**Required task**
Please write out the material below exactly as given.

**Records**

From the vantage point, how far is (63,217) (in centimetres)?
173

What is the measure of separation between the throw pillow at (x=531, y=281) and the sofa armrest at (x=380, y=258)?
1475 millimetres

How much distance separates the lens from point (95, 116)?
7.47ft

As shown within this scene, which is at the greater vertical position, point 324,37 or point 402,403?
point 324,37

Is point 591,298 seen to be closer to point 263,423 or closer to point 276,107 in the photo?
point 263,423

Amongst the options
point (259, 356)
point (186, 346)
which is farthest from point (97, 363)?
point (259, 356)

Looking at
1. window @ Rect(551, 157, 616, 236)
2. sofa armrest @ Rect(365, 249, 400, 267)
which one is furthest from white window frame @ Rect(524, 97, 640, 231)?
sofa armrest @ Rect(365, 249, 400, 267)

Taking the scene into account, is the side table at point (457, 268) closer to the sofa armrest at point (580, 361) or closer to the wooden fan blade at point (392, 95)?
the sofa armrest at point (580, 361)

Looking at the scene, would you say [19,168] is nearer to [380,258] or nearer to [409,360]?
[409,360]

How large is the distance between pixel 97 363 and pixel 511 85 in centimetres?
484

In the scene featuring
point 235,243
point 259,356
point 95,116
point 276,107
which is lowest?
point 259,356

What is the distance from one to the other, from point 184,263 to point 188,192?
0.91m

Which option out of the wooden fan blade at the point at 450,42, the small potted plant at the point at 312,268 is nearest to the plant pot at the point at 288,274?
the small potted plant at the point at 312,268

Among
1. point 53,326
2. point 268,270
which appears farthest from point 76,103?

**Reply**
From the vantage point, how far is (63,217) (in centimetres)?
173

What is the measure of separation between the throw pillow at (x=531, y=281) and the sofa armrest at (x=380, y=258)?
1475 millimetres

How much distance separates the lens from point (95, 116)?
7.47ft

As shown within this scene, which is at the greater vertical position, point 324,37 or point 402,403?
point 324,37

Is point 591,298 seen to be closer to point 263,423 or closer to point 276,107 in the photo?
point 263,423

Amongst the options
point (259, 356)
point (186, 346)
which is farthest from point (97, 363)?
point (259, 356)

Looking at
1. window @ Rect(551, 157, 616, 236)
2. sofa armrest @ Rect(365, 249, 400, 267)
which one is furthest from white window frame @ Rect(524, 97, 640, 231)?
sofa armrest @ Rect(365, 249, 400, 267)

Taking the scene into account, is the side table at point (457, 268) closer to the sofa armrest at point (580, 361) or closer to the wooden fan blade at point (392, 95)?
the sofa armrest at point (580, 361)

Looking at the scene, would you say [19,168] is nearer to [380,258] or nearer to [409,360]?
[409,360]

How large is the distance between pixel 97 363 and pixel 511 85 in centimetres?
484

In the scene featuring
point 235,243
point 259,356
point 95,116
point 276,107
which is lowest?
point 259,356

What is the distance from one to the other, from point 184,263 to point 188,192?
0.91m

Which option out of the wooden fan blade at the point at 450,42, the small potted plant at the point at 312,268 is nearest to the plant pot at the point at 288,274?
the small potted plant at the point at 312,268

Among
1. point 53,326
2. point 268,270
which appears farthest from point 76,103?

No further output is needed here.